Two steps that can prepare us for crisis prevention.

Introduction

Have you ever noticed how hard people work to get men to buy into the crisis management process? Think about the two biggest crises or potential crises that kicked off the 21st century.

This century literally began with a crisis that was going to bring the world to its knees. Do you remember what it was? Y2K! When the clock struck midnight and we entered the new millennium, since none of the computers were informed that the date was going to move from 1990’s to the 2000’s, the threat was that they were all going to rise-up chew our knee caps off, eat all of our food.

In the face of that potential threat, the Y2K people had no problem getting the women and children drawn in, people stocked up on canned goods, bottled water, gummy bears, and band aids for our kneecaps. But men are a tough sale, a little slower to jump on the bandwagon, but they figured it out. Do you remember how?

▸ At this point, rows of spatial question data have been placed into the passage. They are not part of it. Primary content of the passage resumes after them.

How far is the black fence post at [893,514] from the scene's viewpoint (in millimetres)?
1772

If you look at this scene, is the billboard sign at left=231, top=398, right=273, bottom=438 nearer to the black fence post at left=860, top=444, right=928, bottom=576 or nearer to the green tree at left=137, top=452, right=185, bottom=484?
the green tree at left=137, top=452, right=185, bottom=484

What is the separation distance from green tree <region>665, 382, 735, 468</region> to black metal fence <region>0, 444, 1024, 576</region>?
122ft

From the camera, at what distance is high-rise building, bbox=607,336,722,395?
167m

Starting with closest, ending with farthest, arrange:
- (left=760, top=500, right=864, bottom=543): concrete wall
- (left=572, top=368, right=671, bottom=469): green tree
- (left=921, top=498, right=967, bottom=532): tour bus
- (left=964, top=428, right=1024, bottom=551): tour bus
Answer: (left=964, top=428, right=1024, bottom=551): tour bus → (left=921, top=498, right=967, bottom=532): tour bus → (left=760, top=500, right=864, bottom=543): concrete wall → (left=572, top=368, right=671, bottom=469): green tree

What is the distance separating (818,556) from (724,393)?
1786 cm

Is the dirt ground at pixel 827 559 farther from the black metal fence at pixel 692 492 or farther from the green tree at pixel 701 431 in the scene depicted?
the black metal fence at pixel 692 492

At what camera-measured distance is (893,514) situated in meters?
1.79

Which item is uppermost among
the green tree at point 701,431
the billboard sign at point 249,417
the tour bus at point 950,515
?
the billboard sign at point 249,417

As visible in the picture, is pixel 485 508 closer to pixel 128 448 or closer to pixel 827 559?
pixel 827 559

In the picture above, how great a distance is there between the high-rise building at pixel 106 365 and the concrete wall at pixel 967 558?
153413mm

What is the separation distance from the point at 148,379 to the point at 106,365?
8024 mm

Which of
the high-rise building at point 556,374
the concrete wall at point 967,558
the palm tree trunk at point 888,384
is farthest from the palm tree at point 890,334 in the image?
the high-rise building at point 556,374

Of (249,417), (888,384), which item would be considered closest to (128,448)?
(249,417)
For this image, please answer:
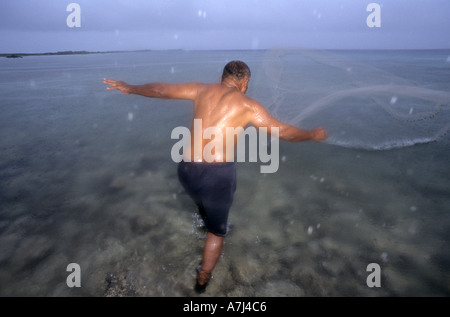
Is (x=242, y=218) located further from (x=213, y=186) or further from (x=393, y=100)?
(x=393, y=100)

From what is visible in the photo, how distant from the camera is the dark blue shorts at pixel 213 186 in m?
2.76

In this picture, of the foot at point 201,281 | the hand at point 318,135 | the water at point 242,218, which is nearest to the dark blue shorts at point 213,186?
the foot at point 201,281

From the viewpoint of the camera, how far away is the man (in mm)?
2730

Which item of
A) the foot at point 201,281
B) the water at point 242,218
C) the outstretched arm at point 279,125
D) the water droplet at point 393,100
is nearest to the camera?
the outstretched arm at point 279,125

They decided the computers would use up all the power, so our preparedness packet also needed … a back-up generator. My go-to generator of choice would be the Quake Pro S5000. This is a heavy-duty brushless design generator, has a gasoline engine with Total Harmonic Distortion.

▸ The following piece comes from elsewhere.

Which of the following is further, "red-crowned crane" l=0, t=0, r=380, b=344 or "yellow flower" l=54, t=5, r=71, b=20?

So everybody had to go out and get a generator if they were going to survive the crisis of Y2K. Now I don’t know how many men went out and bought a generator, but many bought into the idea of crisis preparation.

The second great crisis emerged just a year later—there was the very real potential of a terrorist attack. The Department of Homeland Security went to great measures to get the family prepared for the unlikely event that we have such an emergency. At the time, their website had very specific suggestions in how we could best prepare for the emergency. This is what it said:

All of us should be able to survive comfortably on our own for at least a three-day period. That's the amount of time you may need to remain in your home until the danger from a biological, chemical or radiological attack has passed.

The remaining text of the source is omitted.